On Thursday, US-launched Tomahawk cruise missiles destroyed three coastal radar sites in Houthi-controlled territory on Yemen's Red Sea coast.
White House officials argued the missile strikes were strictly a self-defence measure and not an escalation of military involvement.
"These strikes are not connected to the broader conflict in Yemen," Pentagon spokesman Peter Cook said. "We want to make crystal clear that if you threaten our forces, you threaten our ships, we will be prepared to respond, as we did in this case."
The US is already involved in the conflict indirectly through its support of the Saudi-led fighting the rebels on behalf of the Yemen government.
It was previously focused on al-Qaida in Yemen and the Houthis had not been a primary target of American forces until the missile launches from Houthi-controlled territory this week.
It appears the USS Mason was targeted in retaliation after warplanes from the Suadi-led coalition struck a funeral in the Yemeni capital of Sana'a last weekend.
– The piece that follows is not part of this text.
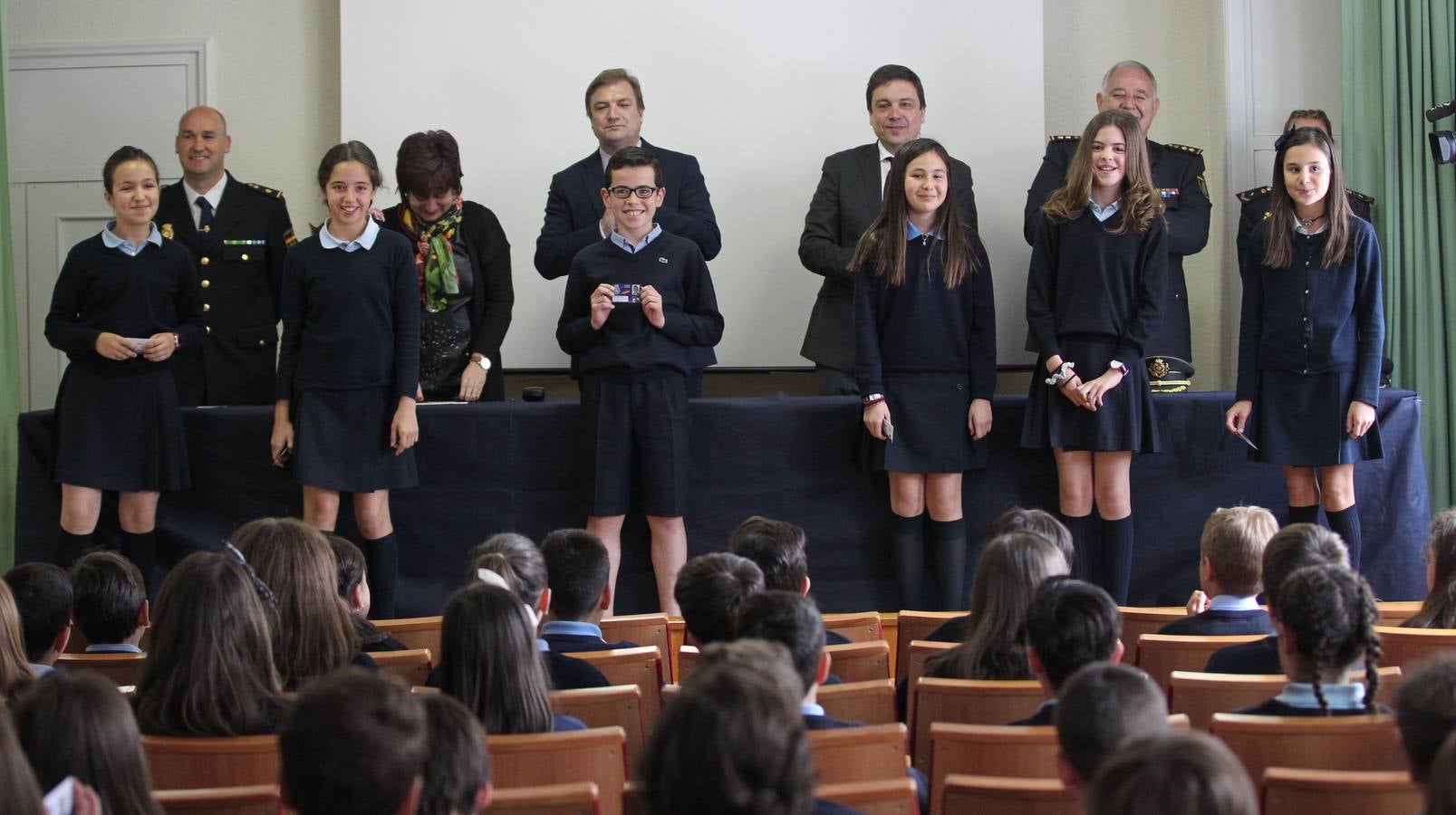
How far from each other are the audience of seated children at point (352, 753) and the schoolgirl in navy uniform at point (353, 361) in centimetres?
282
The devastating air strikes killed nearly 140 people, most of them civilians.
The Houthi missile fire missed the ship, but chief of naval operations Admiral. John Richardson said, "Enough was enough," and the Navy was ordered to launch five missile strikes.
State Department deputy spokesman Mark Toner said the sites "were specifically targeted in order to take out or in some way limit the ability for the Houthis to carry out these strikes".
Shortly after the missile strike, two Iranian warships began steaming toward the Gulf of Aden on Yemen's southern coast.
Although ostensibly deployed as part of a regular anti-piracy patrol, the timing suggested it was aimed at sending a signal to the US, which has vowed to retaliate against any new provocations from the Houthis.
"We are prepared to respond if necessary to any future missile launches," White House spokesman Eric Schultz said. He called on all parties to the conflict to abide by the terms of a fragile agreement reached in April.
"Our belief is the violence should subside consistent with the terms of that agreement."
Iran says it backs the Yemeni rebels but denies arming them. US officials have held open the possibility the Houthis may have captured some missiles from Yemen's army, but have also made clear Iran is supplying them as well. These missiles, State Department spokesman John Kirby said this week, "are provided by Iran to the Houthi rebels".
US backing of the Saudi-led coalition has come under increasing criticism from lawmakers, human rights groups and others who have decried coalition air strikes on civilians in Yemen as possible war crimes.
The US has said it is reviewing its support for the coalition.
More than 10,000 people have been killed in the conflict so far.